Where do we go from here?
Some Suggestions about Strategy

By Emmanuel D. Babatunde


**Nota Bene

These are only suggestions to stimulate further discussions that will lead to the adoption of a body of more refined strategies that should help this August body of Researchers, Policy Makers and Advocates to make the impact of this highly successful forum felt in the World at large.

In the last three days, copious information from the participants from different parts of the World and creeds has confirmed that the view that traditional family values be mobilized in for development is a majority view. Unfortunately, this majority view has not been fully articulated to impact policy making on account of two reasons;

  1. the wisdom of informing international development with traditional family values for the good of mankind, hitherto, seemed so clear as not to need a vigorous and vociferous defense
  2. the pernicious advocacy of views that are at variance with traditional family values seems to have succeeded to the extent that it has embedded these anti-family views in policies issues relating to the family in the World.

Advocates of traditional family values can no longer afford to be complacent or passive. Those who strongly favor the need to inform development with traditional values of respect for the sanctity of marriage and family between a man and a woman, the nurturing and the socialization of children to be spiritual, respectful, responsible, accountable, reciprocal and hardworking by putting the service of the needy before their own, must say so loud. They must also work hard, anywhere they are to ensure that what they believe informs policy. The following are three kinds of strategies to consider:

1. Organization:

  1. On account of proven leadership, the availability of organizational structure and resources, establish a coordinating center of worldwide efforts to promote traditional family values in development at BYU(built on existing cooperation between NGO Family Voice and the Howard Center).
  2. Establish Traditional Family Fora at the state, national and international levels to identify problems besetting children, adolescents and parents in their areas with a view to mobilizing remedial efforts that strengthen the traditional family.
  3. Establish Traditional Family Youth Fora at the secondary and tertiary levels of education in all the member states and provide resources for them to meet frequently to discuss issues relating to the traditional family and the growing pains and joys of adolescence.
  4. Find resources to put Traditional Family Forum views and desires constantly in the local and international media.

Task input »
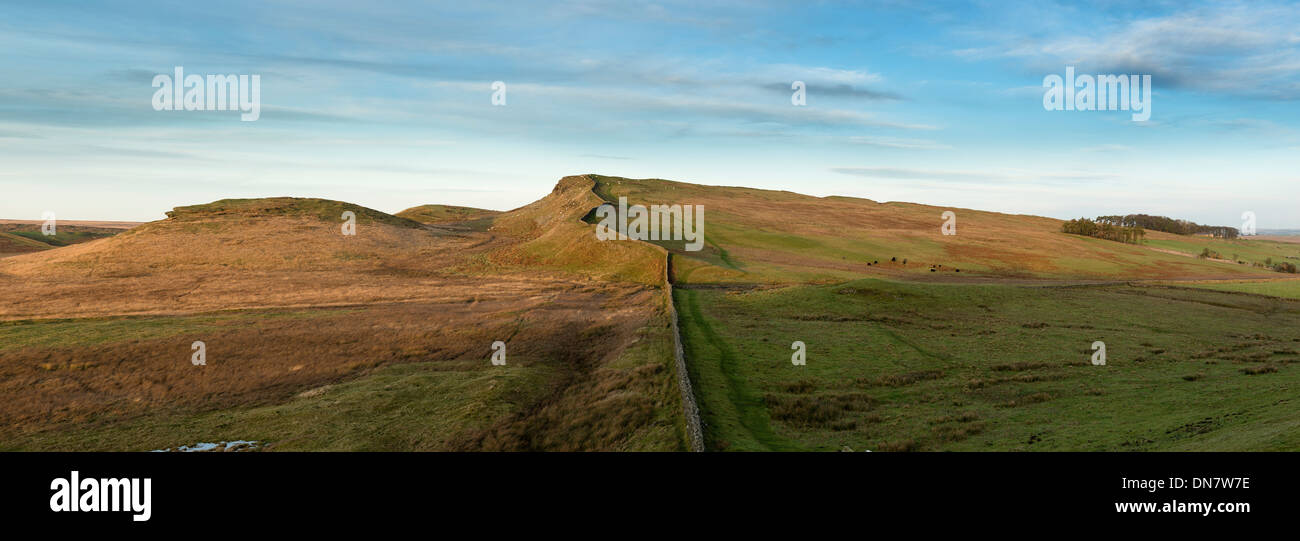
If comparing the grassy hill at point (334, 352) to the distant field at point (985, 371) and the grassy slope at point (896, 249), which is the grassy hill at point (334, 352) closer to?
the distant field at point (985, 371)

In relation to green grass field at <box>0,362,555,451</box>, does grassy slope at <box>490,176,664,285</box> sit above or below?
above

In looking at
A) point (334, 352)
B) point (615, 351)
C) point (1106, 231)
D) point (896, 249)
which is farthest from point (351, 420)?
point (1106, 231)

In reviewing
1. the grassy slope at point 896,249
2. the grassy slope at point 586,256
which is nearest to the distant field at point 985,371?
the grassy slope at point 586,256

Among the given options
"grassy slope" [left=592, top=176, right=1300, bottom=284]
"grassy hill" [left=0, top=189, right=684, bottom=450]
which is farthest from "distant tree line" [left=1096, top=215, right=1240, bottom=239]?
"grassy hill" [left=0, top=189, right=684, bottom=450]

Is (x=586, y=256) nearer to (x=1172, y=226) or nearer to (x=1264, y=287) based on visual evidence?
(x=1264, y=287)

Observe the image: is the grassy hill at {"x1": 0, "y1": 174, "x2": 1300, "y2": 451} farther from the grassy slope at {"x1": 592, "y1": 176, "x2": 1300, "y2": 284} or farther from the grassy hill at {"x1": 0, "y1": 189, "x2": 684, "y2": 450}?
the grassy slope at {"x1": 592, "y1": 176, "x2": 1300, "y2": 284}

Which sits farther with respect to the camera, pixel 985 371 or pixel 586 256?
pixel 586 256
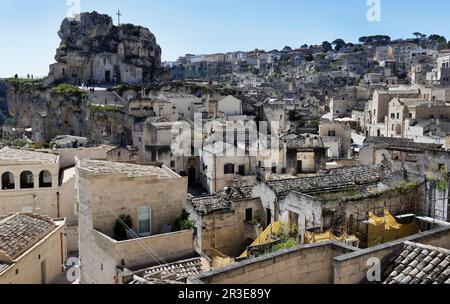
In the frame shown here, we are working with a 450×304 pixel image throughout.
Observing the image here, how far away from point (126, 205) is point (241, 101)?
49.5 meters

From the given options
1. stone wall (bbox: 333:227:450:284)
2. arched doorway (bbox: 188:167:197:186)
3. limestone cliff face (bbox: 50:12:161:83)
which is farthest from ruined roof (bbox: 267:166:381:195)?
limestone cliff face (bbox: 50:12:161:83)

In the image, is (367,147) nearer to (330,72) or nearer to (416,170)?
(416,170)

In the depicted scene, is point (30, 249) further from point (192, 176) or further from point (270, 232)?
point (192, 176)

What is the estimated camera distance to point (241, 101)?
6356 cm

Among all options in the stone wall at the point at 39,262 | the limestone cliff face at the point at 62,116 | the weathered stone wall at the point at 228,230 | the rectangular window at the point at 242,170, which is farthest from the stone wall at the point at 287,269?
the limestone cliff face at the point at 62,116

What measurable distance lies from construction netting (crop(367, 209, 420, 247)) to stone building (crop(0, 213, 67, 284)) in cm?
1259

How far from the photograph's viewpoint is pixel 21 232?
61.4 ft

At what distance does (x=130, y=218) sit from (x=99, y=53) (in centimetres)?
6827

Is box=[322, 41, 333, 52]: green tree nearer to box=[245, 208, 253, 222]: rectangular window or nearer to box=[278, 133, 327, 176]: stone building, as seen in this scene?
box=[278, 133, 327, 176]: stone building

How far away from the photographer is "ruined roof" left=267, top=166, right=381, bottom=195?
24.5 meters

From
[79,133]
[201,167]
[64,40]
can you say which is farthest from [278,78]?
[201,167]

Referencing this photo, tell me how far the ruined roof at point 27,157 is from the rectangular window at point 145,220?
15.0 m

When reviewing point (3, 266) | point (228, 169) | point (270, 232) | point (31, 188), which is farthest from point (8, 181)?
point (228, 169)

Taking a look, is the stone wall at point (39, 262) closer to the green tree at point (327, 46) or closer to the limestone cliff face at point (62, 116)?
the limestone cliff face at point (62, 116)
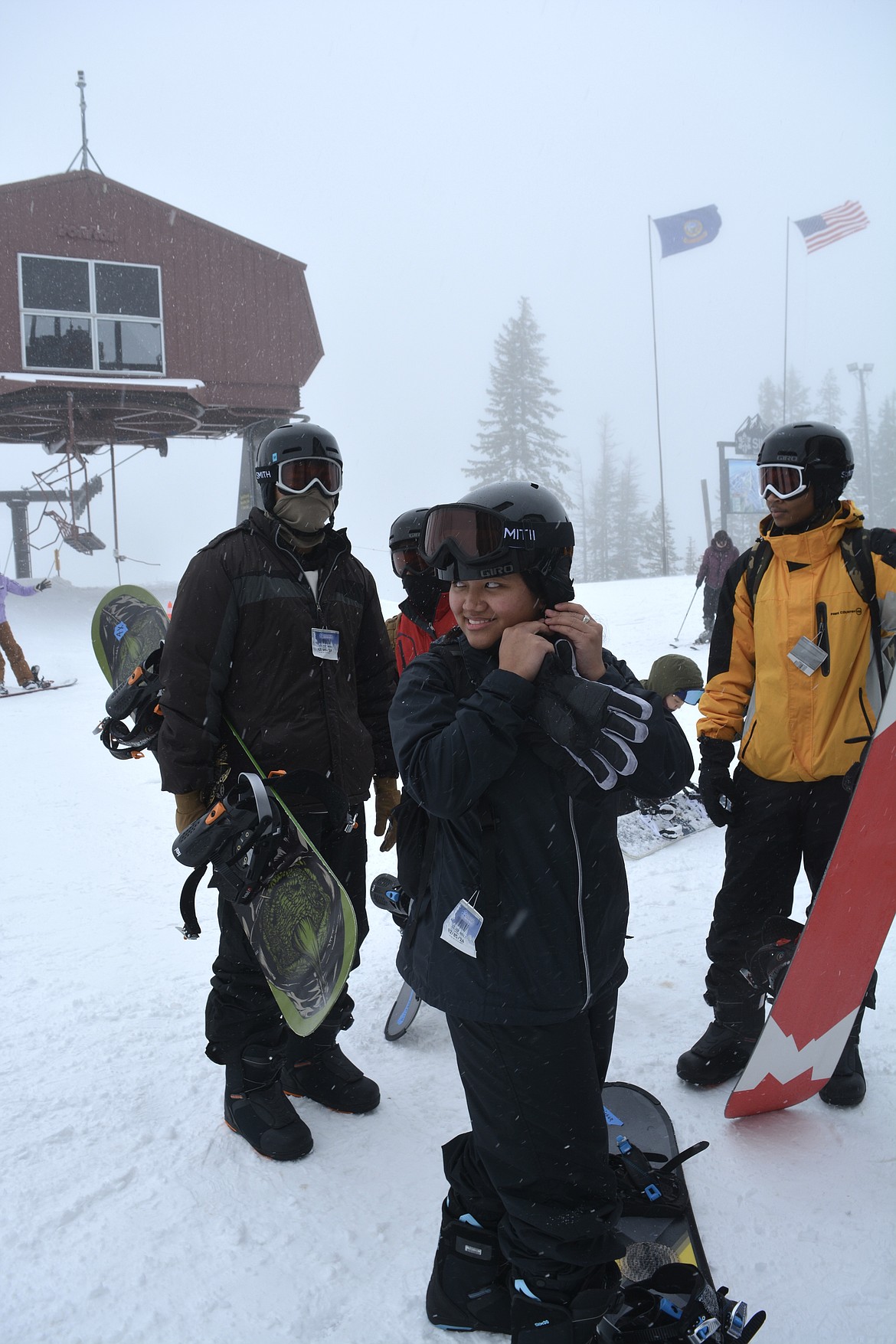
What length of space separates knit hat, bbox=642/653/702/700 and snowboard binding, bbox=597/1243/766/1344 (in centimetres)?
309

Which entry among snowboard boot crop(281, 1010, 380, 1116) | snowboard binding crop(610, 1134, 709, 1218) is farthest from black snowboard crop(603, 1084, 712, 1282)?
snowboard boot crop(281, 1010, 380, 1116)

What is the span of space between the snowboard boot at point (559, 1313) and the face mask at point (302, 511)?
2.26 m

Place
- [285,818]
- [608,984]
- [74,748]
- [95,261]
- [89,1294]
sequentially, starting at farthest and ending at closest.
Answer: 1. [95,261]
2. [74,748]
3. [285,818]
4. [89,1294]
5. [608,984]

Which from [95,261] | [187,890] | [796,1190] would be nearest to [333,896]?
[187,890]

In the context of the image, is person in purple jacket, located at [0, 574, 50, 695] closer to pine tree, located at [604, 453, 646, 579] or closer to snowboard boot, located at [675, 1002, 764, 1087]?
snowboard boot, located at [675, 1002, 764, 1087]

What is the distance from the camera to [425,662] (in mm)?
1981

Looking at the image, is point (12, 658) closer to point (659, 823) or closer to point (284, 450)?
point (659, 823)

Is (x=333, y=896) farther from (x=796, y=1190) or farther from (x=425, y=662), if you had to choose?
(x=796, y=1190)

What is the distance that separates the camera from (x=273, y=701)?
276 centimetres

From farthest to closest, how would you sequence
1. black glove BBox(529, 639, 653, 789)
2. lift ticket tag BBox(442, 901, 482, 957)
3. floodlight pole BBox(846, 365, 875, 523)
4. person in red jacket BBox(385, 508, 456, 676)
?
1. floodlight pole BBox(846, 365, 875, 523)
2. person in red jacket BBox(385, 508, 456, 676)
3. lift ticket tag BBox(442, 901, 482, 957)
4. black glove BBox(529, 639, 653, 789)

Set tasks »
• A. Reproduce, word for word, the stretch of the passage on family values strategy from "These are only" through "World at large.".
• B. Rewrite the records from the line containing "From farthest to" through the end of the records, changing "closest" to "nearest" and leaving everything else the same.

Response list »
• A.
These are only suggestions to stimulate further discussions that will lead to the adoption of a body of more refined strategies that should help this August body of Researchers, Policy Makers and Advocates to make the impact of this highly successful forum felt in the World at large.

• B.
From farthest to nearest, how would you sequence
1. black glove BBox(529, 639, 653, 789)
2. lift ticket tag BBox(442, 901, 482, 957)
3. floodlight pole BBox(846, 365, 875, 523)
4. person in red jacket BBox(385, 508, 456, 676)
?
1. floodlight pole BBox(846, 365, 875, 523)
2. person in red jacket BBox(385, 508, 456, 676)
3. lift ticket tag BBox(442, 901, 482, 957)
4. black glove BBox(529, 639, 653, 789)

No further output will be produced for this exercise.